◆ **Work instructions**:
a - Translate this sentence from the passage on nuclear arms reductions into French: "Nuclear weapons are widely accepted in the West as a legitimate defense against nuclear attack."
b - Rewrite the passage on nuclear arms reductions from "The US and Russia" to "against nuclear attack.", changing "Washington" to "the US government".

The US and Russia are nearing agreement to cut their deployed strategic warheads by a 1,000 units down to 1,500-1,675 each. But much of these reductions would come by storing rather than dismantling active warheads.

Thousands more tactical nuclear warheads will remain, though Washington hints it might remove some from Western Europe and Asia. Tactical nuclear weapons would play a key role in halting a North Korean attack on South Korea.

Nuclear weapons are widely accepted in the West as a legitimate defense against nuclear attack.

But since the Bush administration, the hard right has been pushing for using small nuclear weapons against deeply buried targets - like Iranian nuclear plants - or guerilla groups.

A new, small tactical nuclear warhead, aka `Muslim-buster’- was evaluated and almost went into production before it was stopped by the US Congress.

Republicans are again beating the war drums over the supposed nuclear threat from North Korea and Iran. They accuse Obama of near treason for having even considered scrapping part or all of America’s huge nuclear arsenal, as he once promised to do.

These low-IQ Republican scare-mongers don’t know, or don’t care that North Korea has no long-ranged nuclear capability, or wants nukes for defense against possible US nuclear attack - and as a way of extorting funds from the US, Japan and South Korea. Or that Iran has no nuclear weapons as of now, and poses no threat to the distant US.

Retired US generals and admirals have repeatedly advocated junking all nuclear weapons, calling them ruinously expensive and of no military value.

◆ **Data lines**:
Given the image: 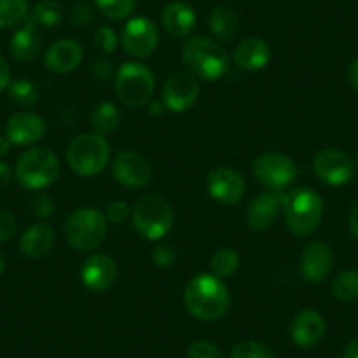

◆ **Solutions to each task**:
a - Les armes nucléaires sont largement acceptées en Occident comme une défense légitime contre une attaque nucléaire.

b -
The US and Russia are nearing agreement to cut their deployed strategic warheads by a 1,000 units down to 1,500-1,675 each. But much of these reductions would come by storing rather than dismantling active warheads.

Thousands more tactical nuclear warheads will remain, though the US government hints it might remove some from Western Europe and Asia. Tactical nuclear weapons would play a key role in halting a North Korean attack on South Korea.

Nuclear weapons are widely accepted in the West as a legitimate defense against nuclear attack.